乾坤一擲! GSユアサが電池増産へ大型投資
社運を懸けた大勝負は吉と出るのか。ハイブリッド車(HEV)や電気自動車(EV)向けのリチウムイオン電池を製造するGSユアサが7月下旬、大規模な公募増資を実施する。
最大4600万株を発行し、328億円の調達を見込む。「過去に例のない規模」(GSユアサ)という。増資に伴い普通株1株価値は約13%希薄化するが、GSユアサには、それでも資金調達が必要な理由があった。電池増産に向けた設備増強である。
同社は5月に発表した2010~12年度の中期経営計画で、年間平均250億円の設備投資をうたった。
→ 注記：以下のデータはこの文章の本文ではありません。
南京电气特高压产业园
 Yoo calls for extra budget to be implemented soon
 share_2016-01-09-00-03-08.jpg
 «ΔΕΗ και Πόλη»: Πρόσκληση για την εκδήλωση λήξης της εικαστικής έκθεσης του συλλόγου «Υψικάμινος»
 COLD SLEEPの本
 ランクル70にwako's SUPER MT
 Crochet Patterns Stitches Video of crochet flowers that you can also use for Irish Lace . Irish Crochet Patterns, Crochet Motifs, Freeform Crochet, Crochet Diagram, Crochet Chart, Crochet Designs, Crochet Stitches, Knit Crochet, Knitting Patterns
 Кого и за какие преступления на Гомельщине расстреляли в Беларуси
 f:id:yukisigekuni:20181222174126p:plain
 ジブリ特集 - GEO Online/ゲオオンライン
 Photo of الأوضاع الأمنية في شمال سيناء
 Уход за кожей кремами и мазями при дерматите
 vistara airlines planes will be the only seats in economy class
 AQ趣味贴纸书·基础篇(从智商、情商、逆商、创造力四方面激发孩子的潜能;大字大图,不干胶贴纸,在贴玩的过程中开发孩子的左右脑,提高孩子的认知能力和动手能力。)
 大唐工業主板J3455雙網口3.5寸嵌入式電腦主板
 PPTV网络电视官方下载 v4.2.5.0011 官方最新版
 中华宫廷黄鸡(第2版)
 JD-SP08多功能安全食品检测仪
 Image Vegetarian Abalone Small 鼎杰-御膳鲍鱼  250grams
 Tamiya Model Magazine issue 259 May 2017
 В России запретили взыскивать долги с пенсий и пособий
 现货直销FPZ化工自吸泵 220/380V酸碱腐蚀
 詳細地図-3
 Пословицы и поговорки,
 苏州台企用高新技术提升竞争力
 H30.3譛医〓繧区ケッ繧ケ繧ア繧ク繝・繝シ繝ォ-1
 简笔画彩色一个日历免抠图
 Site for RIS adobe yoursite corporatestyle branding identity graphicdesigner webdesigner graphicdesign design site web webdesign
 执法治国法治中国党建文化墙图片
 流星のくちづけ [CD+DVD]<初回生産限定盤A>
これは昨年までの投資額の2倍以上。その約7割をリチウムイオン電池の増産に振り向ける。
GSユアサは、もともと国内鉛蓄電池の大手だったYUASAと日本電池とが、04年に経営統合して誕生した会社。現在も鉛蓄電池を使った自動車用バッテリーで国内首位、世界3位の実力がある。
他方で、より高性能の蓄電性能を持つリチウムイオン電池の開発にも踏み込んだが、事業の柱には育てられなかった。1990年代後半には、子会社が携帯電話向けなどのリチウムイオン電池製造に注力したが、後発参入した韓国、中国系との価格競争に敗れ、02年に株式の過半を三洋電機に売却。実質撤退を余儀なくされた。その後は通信衛星や海底調査船などのニッチ用途にとどまっていた。
収益化には時間も
だが、90年代後半から地道に開発を続けてきた自動車用のリチウムイオン電池が風向きを変える。トヨタ自動車、ホンダはじめ世界中のメーカーがHEV、EVへの傾斜を強める中、GSユアサに再挑戦の機運が高まった。